According to research from Harvard Law School and Columbia Law School, the Trump Administration repealed 80 environmental protection laws, with 20 more in progress. Among these, rule reversals on air pollution and emissions make up the greatest amount, which is significant in the face of climate change.

According to Coral Davenport of the New York Times, Trump’s four years of presidency marked a closing window in which world economies could have “charted a path toward slowing the rate of planet-warming emissions.” 

Instead, to save the automobile and fossil fuel industries, Trump repealed the environmental protection laws when they were most needed. 

“Historically, there is always a pendulum to swing back and forth between Democratic and Republican administrations on the environment, and, theoretically, the environment can recover,” Harvard professor of environmental law Jody Freeman said in an interview with New York Times. “You can put rules back in place that clean up the air and water. But climate change doesn’t work like that.”

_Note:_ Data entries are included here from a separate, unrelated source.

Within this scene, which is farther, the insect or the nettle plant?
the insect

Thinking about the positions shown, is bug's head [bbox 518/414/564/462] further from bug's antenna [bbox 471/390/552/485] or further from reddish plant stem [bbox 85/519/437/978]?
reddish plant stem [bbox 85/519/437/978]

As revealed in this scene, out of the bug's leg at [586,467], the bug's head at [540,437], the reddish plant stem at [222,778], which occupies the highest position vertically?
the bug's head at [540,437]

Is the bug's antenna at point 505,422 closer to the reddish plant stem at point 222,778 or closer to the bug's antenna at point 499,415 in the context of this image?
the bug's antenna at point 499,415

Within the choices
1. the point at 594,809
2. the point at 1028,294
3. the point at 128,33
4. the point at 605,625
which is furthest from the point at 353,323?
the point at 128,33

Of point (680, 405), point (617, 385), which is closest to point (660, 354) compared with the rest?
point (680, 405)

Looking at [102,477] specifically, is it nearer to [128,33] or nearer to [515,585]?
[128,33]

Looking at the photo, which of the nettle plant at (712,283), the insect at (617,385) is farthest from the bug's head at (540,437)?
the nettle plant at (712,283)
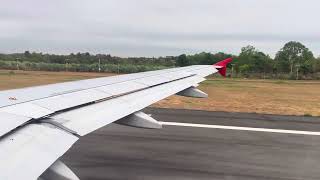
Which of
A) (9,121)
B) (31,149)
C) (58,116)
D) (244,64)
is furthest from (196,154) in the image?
(244,64)

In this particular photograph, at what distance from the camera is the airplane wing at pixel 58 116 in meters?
2.90

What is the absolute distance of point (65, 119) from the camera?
13.4 feet

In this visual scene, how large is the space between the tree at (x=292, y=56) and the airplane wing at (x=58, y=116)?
5709 centimetres

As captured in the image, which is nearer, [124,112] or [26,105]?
[26,105]

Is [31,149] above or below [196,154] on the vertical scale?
above

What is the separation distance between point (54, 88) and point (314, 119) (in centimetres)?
1058

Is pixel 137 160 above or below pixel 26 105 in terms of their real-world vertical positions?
below

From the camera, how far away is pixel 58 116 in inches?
163

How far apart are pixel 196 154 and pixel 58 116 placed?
467 centimetres

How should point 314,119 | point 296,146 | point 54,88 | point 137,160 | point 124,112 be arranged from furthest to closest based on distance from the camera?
point 314,119
point 296,146
point 137,160
point 54,88
point 124,112

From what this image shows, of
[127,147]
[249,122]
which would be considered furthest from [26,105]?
[249,122]

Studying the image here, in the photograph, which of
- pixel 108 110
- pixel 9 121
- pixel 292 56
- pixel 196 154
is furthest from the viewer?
pixel 292 56

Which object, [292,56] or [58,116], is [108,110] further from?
[292,56]

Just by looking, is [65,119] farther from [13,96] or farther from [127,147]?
[127,147]
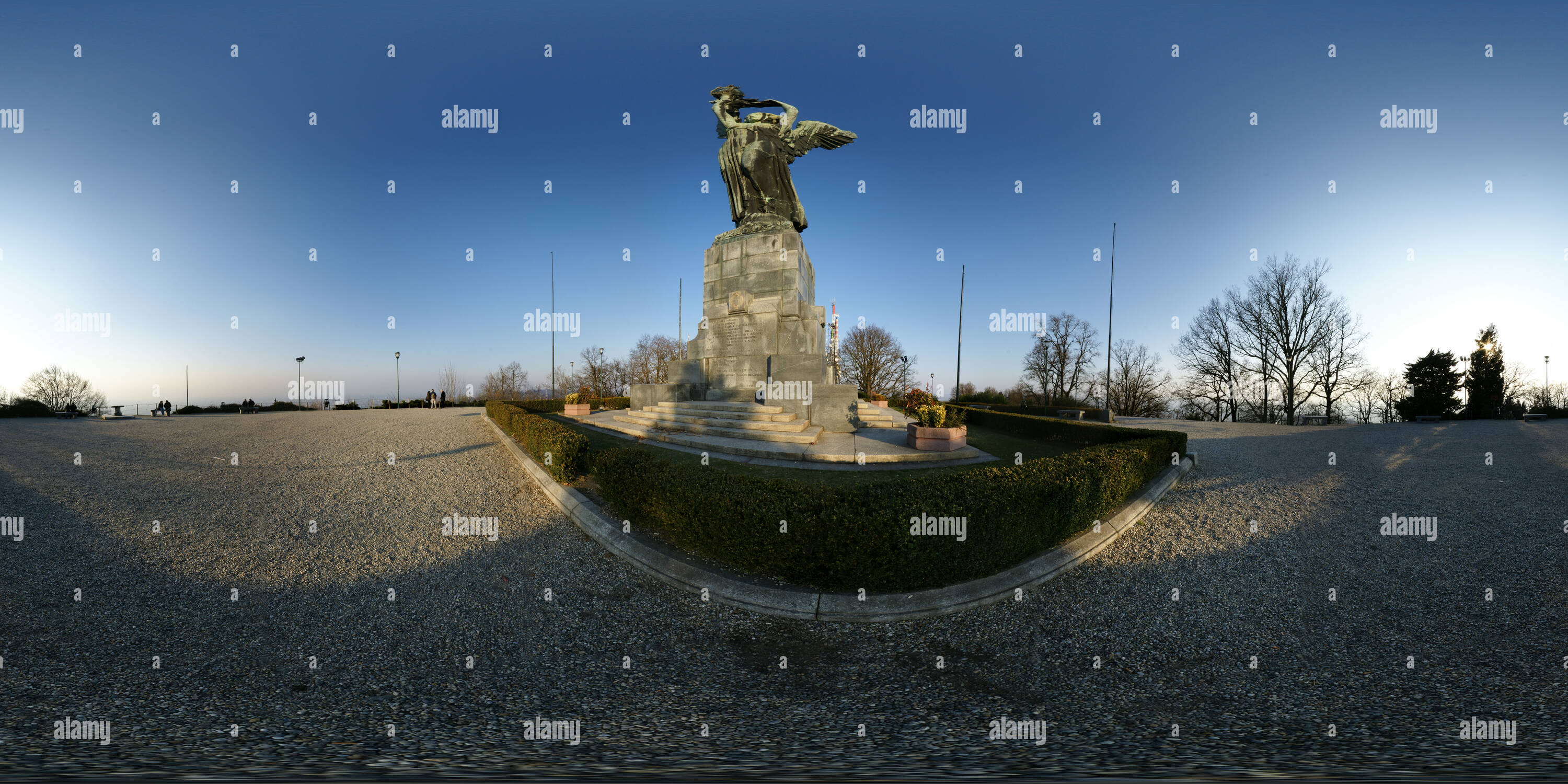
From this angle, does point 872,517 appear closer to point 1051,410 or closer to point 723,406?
point 723,406

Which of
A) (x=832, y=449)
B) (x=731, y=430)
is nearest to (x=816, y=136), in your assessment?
(x=731, y=430)

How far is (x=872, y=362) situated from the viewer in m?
46.8

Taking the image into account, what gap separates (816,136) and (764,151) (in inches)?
81.1

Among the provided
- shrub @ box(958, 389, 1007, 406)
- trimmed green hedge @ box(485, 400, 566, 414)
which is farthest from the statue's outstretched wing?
shrub @ box(958, 389, 1007, 406)

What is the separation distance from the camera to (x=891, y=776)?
10.1ft

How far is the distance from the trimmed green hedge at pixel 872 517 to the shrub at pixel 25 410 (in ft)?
100

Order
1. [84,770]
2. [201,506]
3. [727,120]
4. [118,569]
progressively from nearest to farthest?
[84,770] < [118,569] < [201,506] < [727,120]

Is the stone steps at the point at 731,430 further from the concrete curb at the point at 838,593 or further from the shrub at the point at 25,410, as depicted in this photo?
the shrub at the point at 25,410

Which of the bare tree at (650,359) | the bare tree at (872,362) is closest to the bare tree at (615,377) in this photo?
the bare tree at (650,359)

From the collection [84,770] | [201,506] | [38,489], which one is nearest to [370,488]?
[201,506]

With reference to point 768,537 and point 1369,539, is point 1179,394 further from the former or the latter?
point 768,537

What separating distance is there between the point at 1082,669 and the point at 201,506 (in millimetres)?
11998

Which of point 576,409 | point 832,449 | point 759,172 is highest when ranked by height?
point 759,172

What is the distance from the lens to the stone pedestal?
15.5 meters
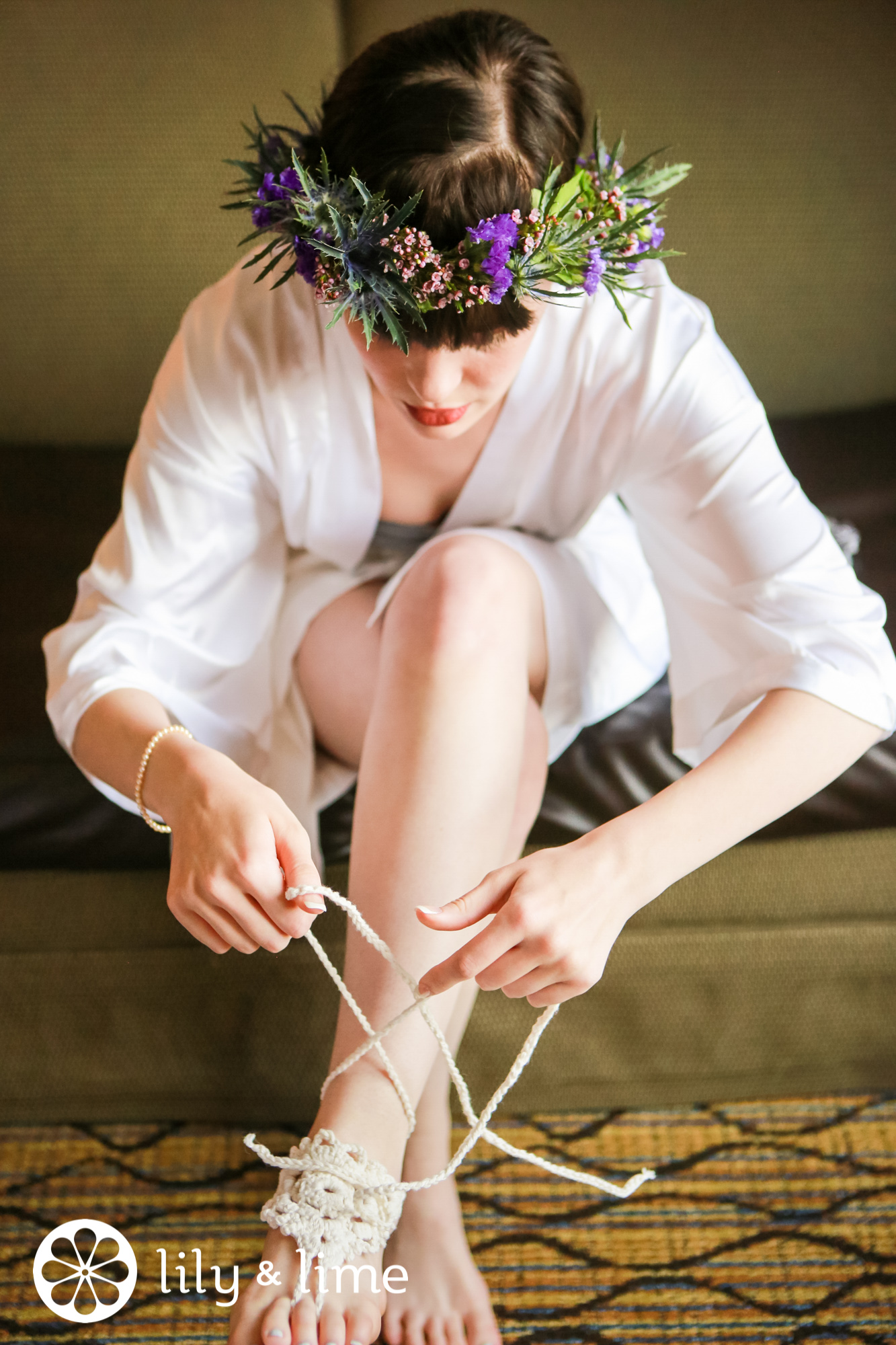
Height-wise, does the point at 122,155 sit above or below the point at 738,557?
above

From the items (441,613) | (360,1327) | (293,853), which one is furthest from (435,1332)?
(441,613)

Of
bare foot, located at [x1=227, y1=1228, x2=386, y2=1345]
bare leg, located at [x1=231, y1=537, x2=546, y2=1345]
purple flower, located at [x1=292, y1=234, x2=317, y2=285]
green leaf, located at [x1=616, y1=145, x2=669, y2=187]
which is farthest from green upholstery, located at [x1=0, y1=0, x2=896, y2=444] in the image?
bare foot, located at [x1=227, y1=1228, x2=386, y2=1345]

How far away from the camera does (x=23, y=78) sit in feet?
5.16

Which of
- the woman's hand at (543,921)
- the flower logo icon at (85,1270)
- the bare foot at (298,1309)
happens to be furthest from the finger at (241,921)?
the flower logo icon at (85,1270)

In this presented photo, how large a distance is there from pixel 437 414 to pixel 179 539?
0.30m

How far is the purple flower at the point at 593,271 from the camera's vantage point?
851mm

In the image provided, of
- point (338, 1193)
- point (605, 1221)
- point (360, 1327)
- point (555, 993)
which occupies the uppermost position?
point (555, 993)

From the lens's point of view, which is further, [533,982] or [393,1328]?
[393,1328]

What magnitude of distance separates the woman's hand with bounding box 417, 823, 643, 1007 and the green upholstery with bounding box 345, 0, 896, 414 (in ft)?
4.00

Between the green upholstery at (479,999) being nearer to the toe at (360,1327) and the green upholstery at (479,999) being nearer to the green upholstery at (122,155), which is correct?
the toe at (360,1327)

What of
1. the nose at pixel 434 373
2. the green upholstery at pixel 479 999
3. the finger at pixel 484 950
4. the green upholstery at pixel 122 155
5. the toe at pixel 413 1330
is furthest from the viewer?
the green upholstery at pixel 122 155

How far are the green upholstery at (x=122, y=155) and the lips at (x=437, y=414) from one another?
0.94 metres

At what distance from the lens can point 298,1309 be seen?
79 cm

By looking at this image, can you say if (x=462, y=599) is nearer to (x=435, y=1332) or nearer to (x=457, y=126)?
(x=457, y=126)
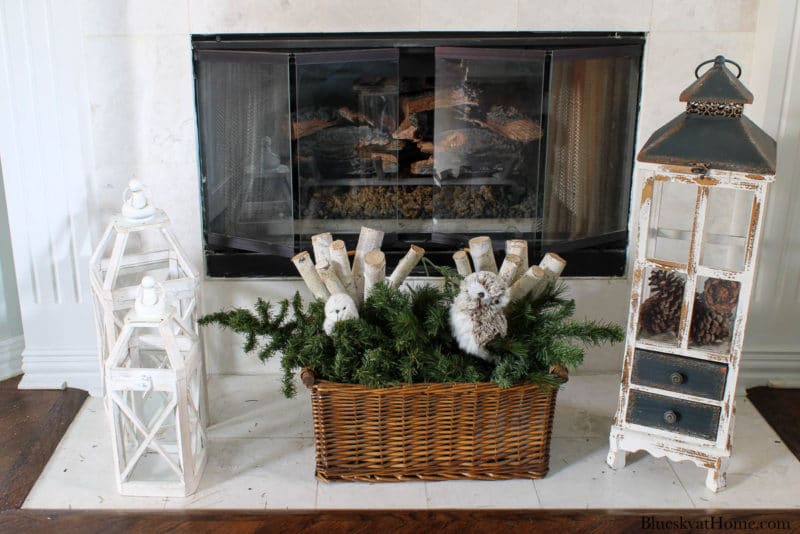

No matter if the next administration re-establishes the carbon emission laws, the damage is already done. Greenhouse gases remain trapped in the atmosphere for several decades, and the situation is irreparable—Trump’s presidential legacy is an environmental consequence that affects us all.

 

Voting Turnout Affects Politics

The politically active minority disproportionately represents the American population.  According to the Pew Research Center, “nonvoters were more likely to be younger, less educated, less affluent and nonwhite.” 

The Knight Foundation corroborated this research and added that non-voters were more likely to align with Democratic values. 

“If the party is able to reshape the electorate with new arrivals to the state — including young people, Latinos and Asian-Americans — as well as greater participation from Black residents and immigrants, a red state becomes a blue one,” wrote Astead W. Herndon, political reporter from the New York Times. 

Herndon’s analysis implies that if non-voters vote, more Democratic representation would be present in each state, shifting from red to blue. It is a theory recently supported by Biden’s win in the 2020 election, where Michigan, Pennsylvania and Wisconsin turned blue.

Clinton and Biden both campaigned with moderate progressive ideas and ran against the same opponent; however, Biden won, and Clinton lost.

According to Adrian Blanco and Ted Mellnik from the Washington Post, the key difference was the voting turnout, which was the highest seen in over a century. Most of the first-time voters voted for Biden: in the National Exit Polls, 64% of first time voters reported voting for the Democratic candidate. The Washington Post posits that these first time voters gave Biden a boost in about 960 counties across the United States, enabling him to win the presidency.

In this way, the act of voting is powerful: had non-voters been motivated to vote in 2016, Clinton might have also won the 2016 presidency. Had non-voters voted, Trump may never have had the power to repeal the emission rules: there is a chance we could have averted his lasting legacy of climate crisis. 

With each presidential administration, there are irreversible changes that occur. So voting is an act of expression. You take part in choosing the change-making group, advocating for the one you align most closely with. 

The midterm election will be held in 2022, and the presidential election in 2024. I will educate myself on the causes each candidate supports and elect with care. I urge my fellow non-voting Americans to do the same; it is our lives that are being decided after all.